Non-casino revenues before promotional allowances from our Las Vegas Operations were $285.5 million for the first quarter of 2017, a 5.2% increase from $271.3 million for the same period of 2016. Room revenues increased 9.3%, to $115.0 million for the first quarter of 2017, from $105.1 million for the same period of 2016. ADR was $315, a 5.7% increase from $298 for the first quarter of 2016. Occupancy increased to 85.5% for the first quarter of 2017, from the 81.7% experienced in the same period of 2016. REVPAR was $269, a 10.7% increase from $243 for the first quarter of 2016. Food and beverage revenues increased 5.9%, to $117.4 million for the first quarter of 2017, compared to the same period of 2016. Entertainment, retail and other revenues decreased 3.8%, to $53.1 million for the first quarter of 2017, compared to the same period of 2016.

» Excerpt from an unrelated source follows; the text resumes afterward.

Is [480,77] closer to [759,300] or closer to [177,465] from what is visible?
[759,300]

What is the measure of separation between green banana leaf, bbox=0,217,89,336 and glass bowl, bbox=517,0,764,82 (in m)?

Wynn Boston Harbor Project in Massachusetts

The Company is currently constructing Wynn Boston Harbor, an integrated resort in Everett, Massachusetts, located adjacent to Boston along the Mystic River. The resort will contain a hotel, a waterfront boardwalk, meeting and convention space, casino space, a spa, retail offerings and food and beverage outlets. The total project budget, including gaming license fees, construction costs, capitalized interest, pre-opening expenses and land costs, is estimated to be approximately $2.4 billion. As of March 31, 2017, we have incurred $606.9 million in total project costs. We expect to open Wynn Boston Harbor in mid-2019.

Balance Sheet

Our cash and cash equivalents, restricted cash and investment securities at March 31, 2017 were $2.84 billion.

Total debt outstanding at the end of the quarter was $9.81 billion, including $3.82 billion of Macau related debt, $3.17 billion of Wynn Las Vegas debt and $2.82 billion at the parent company and other.

On April 24, 2017, the Company amended the Wynn America credit facilities to, among other things, extend the maturity of portions of the credit facilities. Pursuant to the amendment, (i) the maturity date with respect to $333.0 million in aggregate principal amount of the $375 million senior secured revolving credit facility was extended from November 20, 2019 to December 31, 2021; (ii) the maturity date with respect to $805.4 million in aggregate principal amount of the $875 million senior secured term loan I facility was extended from November 20, 2020 to December 31, 2021, with repayment in quarterly installments of $20.1 million commencing on March 31, 2020 and a final installment of $664.5 million on December 31, 2021; and (iii) the maturity date with respect to the $125 million senior secured term loan II was extended from November 20, 2020 to December 31, 2021, with no required scheduled repayments until maturity on December 31, 2021.